Un gruppo internazionale di ricercatori guidato da Shiva Khoshtinat del Politecnico di Milano propone un approccio innovativo per costruire habitat su Marte: usare microrganismi come veri e propri “muratori” della regolite, il terreno marziano. Lo studio, pubblicato su Frontiers in Microbiology, descrive come due batteri complementari possano trasformare la polvere rossa in materiali solidi e funzionali. Sporosarcina pasteurii induce la precipitazione di carbonato di calcio, consolidando i granuli di suolo in strutture compatte, mentre Chroococcidiopsis, un cianobatterio estremofilo, produce ossigeno e protegge l’ambiente microbico dalle radiazioni ultraviolette.
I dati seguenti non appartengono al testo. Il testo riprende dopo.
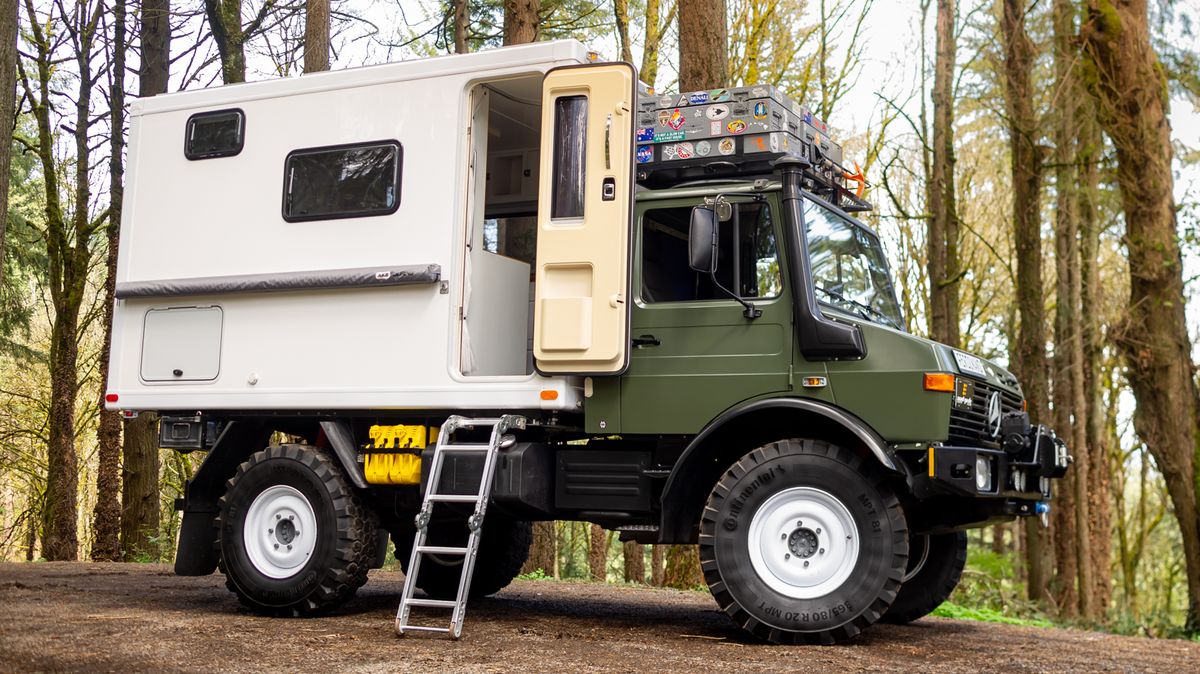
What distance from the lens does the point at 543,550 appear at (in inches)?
592

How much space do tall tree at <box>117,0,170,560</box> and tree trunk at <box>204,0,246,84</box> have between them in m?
0.60

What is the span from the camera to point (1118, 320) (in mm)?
13859

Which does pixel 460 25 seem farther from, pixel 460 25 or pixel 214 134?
pixel 214 134

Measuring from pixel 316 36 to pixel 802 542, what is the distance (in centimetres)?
890

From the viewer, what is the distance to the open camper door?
7.23 metres

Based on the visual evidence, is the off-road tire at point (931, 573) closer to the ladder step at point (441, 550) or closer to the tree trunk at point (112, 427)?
the ladder step at point (441, 550)

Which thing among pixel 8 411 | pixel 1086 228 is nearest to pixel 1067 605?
pixel 1086 228

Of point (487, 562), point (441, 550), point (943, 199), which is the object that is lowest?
point (487, 562)

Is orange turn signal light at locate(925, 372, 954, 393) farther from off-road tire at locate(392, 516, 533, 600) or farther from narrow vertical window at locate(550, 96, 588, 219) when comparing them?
off-road tire at locate(392, 516, 533, 600)

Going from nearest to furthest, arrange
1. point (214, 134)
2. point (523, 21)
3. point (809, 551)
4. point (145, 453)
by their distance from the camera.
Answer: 1. point (809, 551)
2. point (214, 134)
3. point (523, 21)
4. point (145, 453)

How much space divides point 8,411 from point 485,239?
1772 cm

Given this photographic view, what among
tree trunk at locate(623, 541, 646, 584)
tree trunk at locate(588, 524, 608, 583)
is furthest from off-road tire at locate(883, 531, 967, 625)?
tree trunk at locate(588, 524, 608, 583)

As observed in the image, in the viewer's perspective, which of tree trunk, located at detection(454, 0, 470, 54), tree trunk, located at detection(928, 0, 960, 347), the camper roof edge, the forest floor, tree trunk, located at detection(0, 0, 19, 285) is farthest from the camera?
tree trunk, located at detection(928, 0, 960, 347)

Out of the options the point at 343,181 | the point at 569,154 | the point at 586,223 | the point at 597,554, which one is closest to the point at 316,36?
the point at 343,181
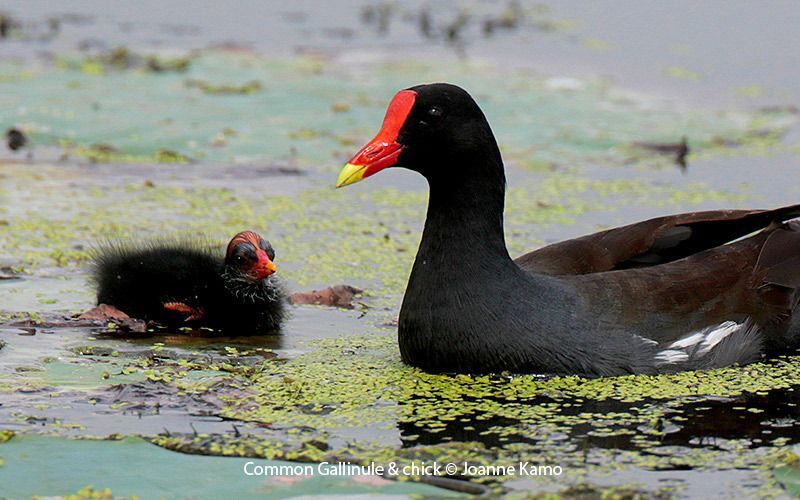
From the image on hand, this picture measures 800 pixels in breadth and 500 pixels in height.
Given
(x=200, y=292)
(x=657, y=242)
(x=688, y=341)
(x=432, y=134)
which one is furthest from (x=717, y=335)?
(x=200, y=292)

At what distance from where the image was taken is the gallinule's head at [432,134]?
4.97m

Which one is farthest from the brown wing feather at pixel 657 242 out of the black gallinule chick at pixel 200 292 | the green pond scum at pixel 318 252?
the black gallinule chick at pixel 200 292

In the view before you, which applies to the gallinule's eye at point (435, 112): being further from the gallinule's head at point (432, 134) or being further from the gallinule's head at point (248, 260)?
the gallinule's head at point (248, 260)

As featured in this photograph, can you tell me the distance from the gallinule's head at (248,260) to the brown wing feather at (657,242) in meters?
1.04

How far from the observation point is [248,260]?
5.73 meters

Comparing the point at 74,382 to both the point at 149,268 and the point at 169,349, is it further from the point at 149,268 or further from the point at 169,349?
the point at 149,268

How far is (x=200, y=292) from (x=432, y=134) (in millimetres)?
1330

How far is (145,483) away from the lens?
3887 mm

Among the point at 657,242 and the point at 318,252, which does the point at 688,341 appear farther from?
the point at 318,252

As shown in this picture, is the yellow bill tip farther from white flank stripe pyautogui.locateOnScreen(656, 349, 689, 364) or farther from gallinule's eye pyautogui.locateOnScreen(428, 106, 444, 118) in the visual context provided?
white flank stripe pyautogui.locateOnScreen(656, 349, 689, 364)

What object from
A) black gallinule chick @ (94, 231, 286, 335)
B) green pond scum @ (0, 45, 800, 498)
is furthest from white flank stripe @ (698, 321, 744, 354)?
black gallinule chick @ (94, 231, 286, 335)

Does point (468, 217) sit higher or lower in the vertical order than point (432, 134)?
lower

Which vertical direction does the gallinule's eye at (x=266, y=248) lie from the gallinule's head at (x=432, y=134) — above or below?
below

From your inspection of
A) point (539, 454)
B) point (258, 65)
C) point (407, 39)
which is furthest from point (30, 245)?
point (407, 39)
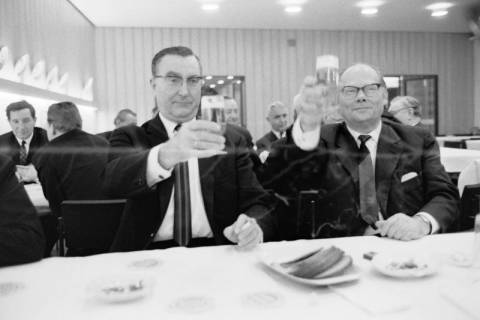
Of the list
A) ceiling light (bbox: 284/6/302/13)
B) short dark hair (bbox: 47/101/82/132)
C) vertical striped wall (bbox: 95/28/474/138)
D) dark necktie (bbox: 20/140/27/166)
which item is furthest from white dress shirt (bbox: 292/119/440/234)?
vertical striped wall (bbox: 95/28/474/138)

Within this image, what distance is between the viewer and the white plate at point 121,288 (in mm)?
699

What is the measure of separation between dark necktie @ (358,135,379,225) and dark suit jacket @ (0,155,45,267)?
94 centimetres

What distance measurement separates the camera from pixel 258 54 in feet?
17.6

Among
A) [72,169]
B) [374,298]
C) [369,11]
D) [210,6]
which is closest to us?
[374,298]

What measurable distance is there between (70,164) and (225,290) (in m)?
1.41

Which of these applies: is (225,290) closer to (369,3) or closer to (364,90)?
(364,90)

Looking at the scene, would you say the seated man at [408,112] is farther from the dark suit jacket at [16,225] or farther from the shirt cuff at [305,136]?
the dark suit jacket at [16,225]

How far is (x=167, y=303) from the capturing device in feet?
2.30

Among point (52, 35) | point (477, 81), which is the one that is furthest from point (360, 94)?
point (477, 81)

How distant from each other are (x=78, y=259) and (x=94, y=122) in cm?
438

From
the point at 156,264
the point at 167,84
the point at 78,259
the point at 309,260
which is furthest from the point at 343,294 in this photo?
the point at 167,84

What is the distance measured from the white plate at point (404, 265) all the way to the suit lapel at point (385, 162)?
58 cm

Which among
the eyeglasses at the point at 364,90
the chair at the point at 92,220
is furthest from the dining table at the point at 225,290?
the eyeglasses at the point at 364,90

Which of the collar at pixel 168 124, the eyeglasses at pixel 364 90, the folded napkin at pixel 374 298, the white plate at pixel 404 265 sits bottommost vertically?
the folded napkin at pixel 374 298
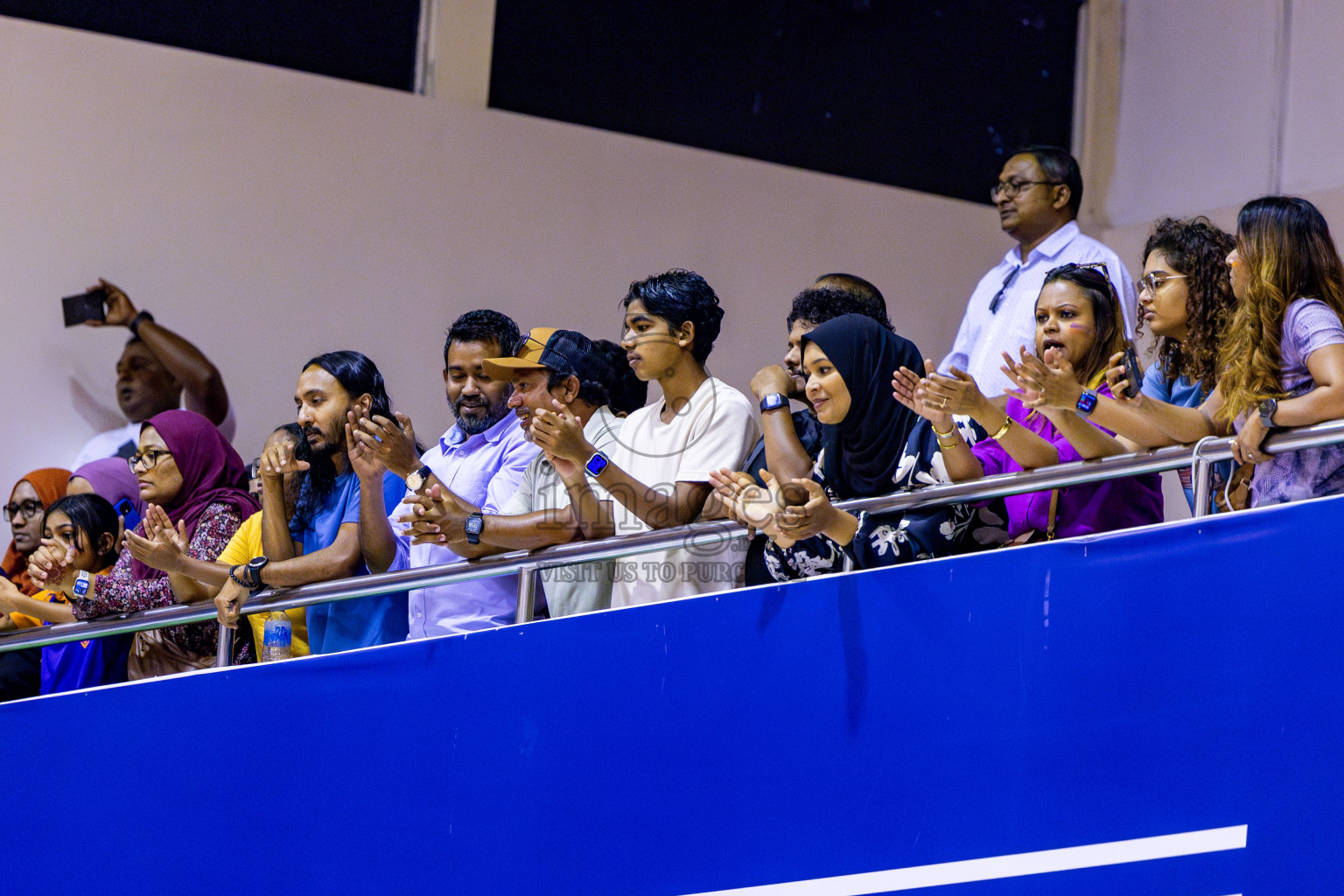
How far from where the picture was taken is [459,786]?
325 centimetres

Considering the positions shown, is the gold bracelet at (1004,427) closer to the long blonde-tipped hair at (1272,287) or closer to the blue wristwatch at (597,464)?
the long blonde-tipped hair at (1272,287)

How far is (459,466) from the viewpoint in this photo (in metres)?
3.68

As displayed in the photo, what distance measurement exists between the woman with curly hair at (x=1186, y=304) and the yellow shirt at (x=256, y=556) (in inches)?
76.3

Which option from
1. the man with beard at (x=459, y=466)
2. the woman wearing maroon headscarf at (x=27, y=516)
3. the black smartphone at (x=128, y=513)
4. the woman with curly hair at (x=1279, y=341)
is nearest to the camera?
the woman with curly hair at (x=1279, y=341)

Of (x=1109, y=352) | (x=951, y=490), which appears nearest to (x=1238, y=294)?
(x=1109, y=352)

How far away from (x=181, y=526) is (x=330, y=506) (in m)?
0.43

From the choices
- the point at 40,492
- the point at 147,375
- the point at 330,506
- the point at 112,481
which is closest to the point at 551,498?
the point at 330,506

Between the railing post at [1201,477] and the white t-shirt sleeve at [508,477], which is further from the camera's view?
the white t-shirt sleeve at [508,477]

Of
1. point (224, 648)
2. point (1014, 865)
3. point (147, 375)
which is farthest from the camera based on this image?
point (147, 375)

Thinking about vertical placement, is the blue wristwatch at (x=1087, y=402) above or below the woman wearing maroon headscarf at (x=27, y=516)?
above

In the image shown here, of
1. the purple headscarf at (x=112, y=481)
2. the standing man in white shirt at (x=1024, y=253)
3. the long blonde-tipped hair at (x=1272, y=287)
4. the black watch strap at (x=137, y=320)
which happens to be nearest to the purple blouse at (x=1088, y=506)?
the long blonde-tipped hair at (x=1272, y=287)

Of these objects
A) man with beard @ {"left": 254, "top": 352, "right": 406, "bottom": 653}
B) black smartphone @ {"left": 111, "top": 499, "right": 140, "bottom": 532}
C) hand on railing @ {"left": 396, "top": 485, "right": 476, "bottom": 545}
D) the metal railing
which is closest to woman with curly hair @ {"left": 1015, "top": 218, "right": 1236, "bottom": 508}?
the metal railing

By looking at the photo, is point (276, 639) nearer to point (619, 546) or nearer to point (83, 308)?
point (619, 546)

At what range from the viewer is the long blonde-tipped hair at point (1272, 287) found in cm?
263
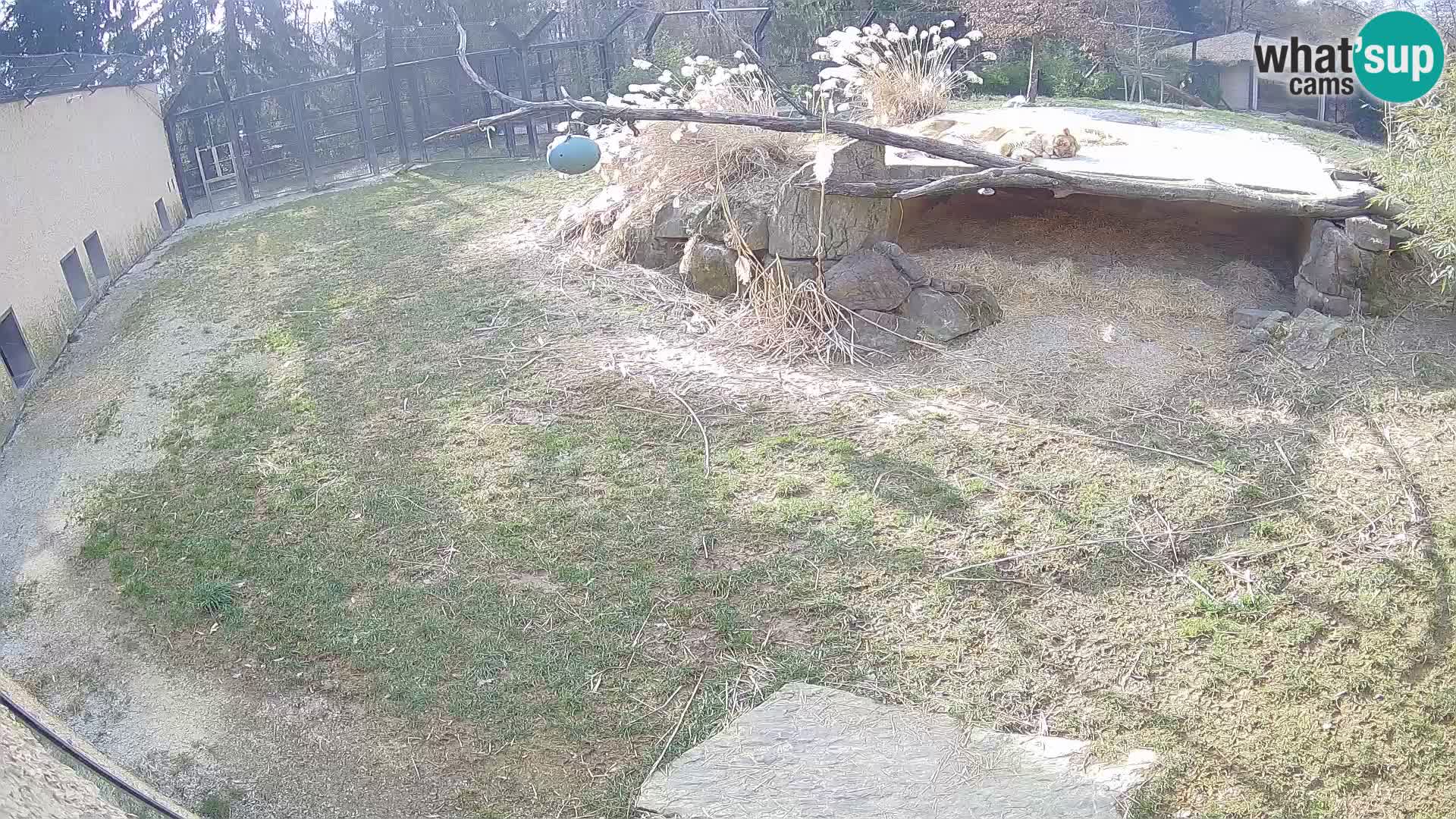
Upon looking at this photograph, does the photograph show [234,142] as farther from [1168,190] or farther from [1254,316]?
[1254,316]

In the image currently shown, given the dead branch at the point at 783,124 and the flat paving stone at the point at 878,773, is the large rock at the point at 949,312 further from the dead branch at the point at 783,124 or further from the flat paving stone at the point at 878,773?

In co-coltura, i 2 microrganismi creano un ecosistema sinergico: Sporosarcina lega la regolite, Chroococcidiopsis la rende più ospitale e sicura.
I ricercatori immaginano di utilizzare questa miscela come “ink” per la stampa 3D di blocchi strutturali, schermature dalle radiazioni e infrastrutture per habitat pressurizzati. Oltre alla funzione edilizia, il sistema potrebbe contribuire alla produzione di ossigeno e al riciclo di nutrienti per l’agricoltura marziana.
Gli autori sottolineano che siamo ancora nelle fasi iniziali: serviranno test approfonditi su resistenza microbica, adattamento ai cicli termici e alla bassa gravità, oltre a protocolli rigorosi di protezione planetaria per evitare contaminazioni irreversibili. Anticipare ora la ricerca permetterà di essere pronti per le prime missioni con equipaggio su Marte.